Kutipan Teks
-=-=-=-=-

Jin Hideung Penunggu Cijanggel

Cijanggel terkenal dalam legenda sebagai perusahaan agrobisnis, dan sekaligus merupakan tempat Praktek Kerja Lapangan TERSADIS sepanjang sejarah mahasiswa FAPET UNPAD. Tempat itu akhirnya kuterima menjadi tantanganku...(sebenernya mah pilihan terpaksa, karena itulah kloter pertama keberangkatan PKL tahun itu, dan jika kutunda untuk pilihan lain, aku merasa sudah 'agak terlambat' untuk segera lulus).

Kami berlima yang memilih PKL di tempat itu adalah aku sendiri, Teh Wily, Kang Uan 'Ustadz', Kang 'Opick' Agus F., dan Kang Dadang ’91. Kami segera menyiapkan mental untuk ditempa disana.

Saat PKL itu kubawa serta 'baby F1 Ox' yang masih berumur 4 bulan, dan kami mendapatkan tempat di rumah adik Bos PT. Cijanggel. Anakku, bayi mungil generasi penerus Ox, sehari-hari ditemani Emak yang setia menemani cucu tercintanya.

Aku, bayi, Emak, dan Teh Wily tinggal di rumah tua yang hampir ambruk dan nyaris tak pernah tersentuh manusia. Rumah itu terletak sekitar 400 meteran dari lingkungan farm, terpencil, tak memiliki tetangga, dan berwujud rumah tua yang sudah lama tak dihuni. Konon pemiliknya sudah puluhan tahun ke luar negeri ikut suaminya yang 'orang bule'.

Rumah itu selama ini hanya dijaga oleh Bi Rukiyah, juru masak perusahaan yang tinggal di gubuk terpisah. Itupun Bi Rukiyah hanya pegang kunci, tak pernah sekalipun berani masuk. Sementara itu, para pejantan Oxer bertempat tinggal terpisah jauh di rumah bos PT. Cijanggel.

Rumah itu begitu kotor, perabotannya dingin dan berdebu tebal. Lebih dari setengah bagian depannya hampir ambruk ke kolam (rumah itu di atas kolam yang terkadang kami bayangkan ada NESI makhluk berleher panjang menjulang dari tengah riakan airnya...)

SENYAP DAN ANGKER... itulah gambaran yang cocok. Lukisan dan koleksi buku-buku berbahasa Inggris dan Belanda menumpuk begitu saja di pojok lemari yang sudah lapuk dimakan rayap. Ruangan-ruangan menjadi istana yang cocok bagi laba-laba yang membangun rentangan sarangnya kesana kemari, yang membuat jeritan Teh Wily terdengar berkali-kali.

Naluri kami sebagai manusia yang memiliki jasad kasar telah merasakan ada yang aneh disini, bahkan bayi mungilku yang biasanya anteng juga sering gelisah merasakan sesuatu yang tidak nyaman...

-=-=-=-=-

Tugas yang Diberikan
[1] Menurut kisah Cijanggel, siapa yang selama ini menjaga rumah tua tersebut?
[2] Lanjutkan kisah Cijanggel, dimulai setelah kalimat terakhir yang ditampilkan.
Materi yang disertakan berasal dari sumber lain, bukan dari kisah Cijanggel.

Data
-=-=-=-=-

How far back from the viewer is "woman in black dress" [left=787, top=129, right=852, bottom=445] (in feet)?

-=-=-=-=-

Jawaban Tiap Tugas
[1] Bi Rukiyah, juru masak perusahaan.

[2]
***

Tugas rutin yang paling berat (tidak kalah berat dengan mencangkul) adalah menyetek sayuran atau memupuk hamparan RANCH yang berhektar-hektar). Kami juga berangkat pulang pergi di waktu gelap, yaitu subuh jam 5 tepat untuk pemerahan pagi dan KULIAH MALAM yang dimulai jam makan malam sampai jam 10 malam.

Tidak jarang kami minta diantar pejantan-pejantan Oxer nan baik hati ketika pulang kuliah malam karena tak kuasa menahan 'borangan' alias ketakutan akan kegelapan jalan yang sepi dan tak pernah lepas dari kabut.

Suatu hari menjelang malam (malam Jum’at Kliwon kayaknya)... Dari sebelum magrib, aku tetap mendekap bayi mungil sembari menunggu Emak bergantian sholat... Kali ini yang gelisah adalah Teh Wily, dia merasakan sakit yang amat sangat di bagian perutnya karena sedang dating tamu rutin bulanan...

Kami sudah mendengar kisah horror dari mulut Bi Rukiyah, orang yang sebenarnya lebih banyak diamnya di interaksi keseharian kami. Bagi kami Bi Rukiyah yang setia mengabdi di Cijanggel pun cukup misterius. Setahu kami Bi Rukiyah selalu masuk sebelum magrib dan tak pernah keluar lagi dari gubuknya sampai esok pagi. Begitu setiap harinya.

Bi Rukiyah sering bungkam kalau kami tanya tentang hal-hal berbau mistik, seolah menutup-nutupi sesuatu. Tapi dia sempat menyampaikan mitos itu, bahwa DILARANG melewati BATU BESAR di tikungan menjelang magrib bagi yang lagi 'halangan'... Sayangnya, setiap hari kami harus melewatinya menjelang magrib...

***

Malam itu Bi Rukiyah tergopoh-gopoh masuk dan segera mengunci gubuknya, setelah mendesis lirih menebar ketegangan.

"Si Neng teh ADA YANG GANGGU!!!" katanya...

Setelah dibacakan ayat-ayat suci Alquran, bahkan diberi air putih dari pembacaan surat Yasin, sakit Teh Wily agak reda. Naluri keibuan dari Emakku mengatakan hal yang sama dengan 'terawangan' Bi Rukiyah...

Malam itu sebenarnya kami berharap mendapatkan dispensasi untuk tidak kuliah malam, namun tidak cukup nyali untuk melanggarnya. Akhirnya aku dan Teh Wily berangkat sembari menggunakan baju tiga lapis untuk menahan dingin, lengkap dengan kaos tangan dan kaos kaki tebal. Kami berangkat berbekal senter yang cahayanya mulai redup dan tak mampu menembus kabut.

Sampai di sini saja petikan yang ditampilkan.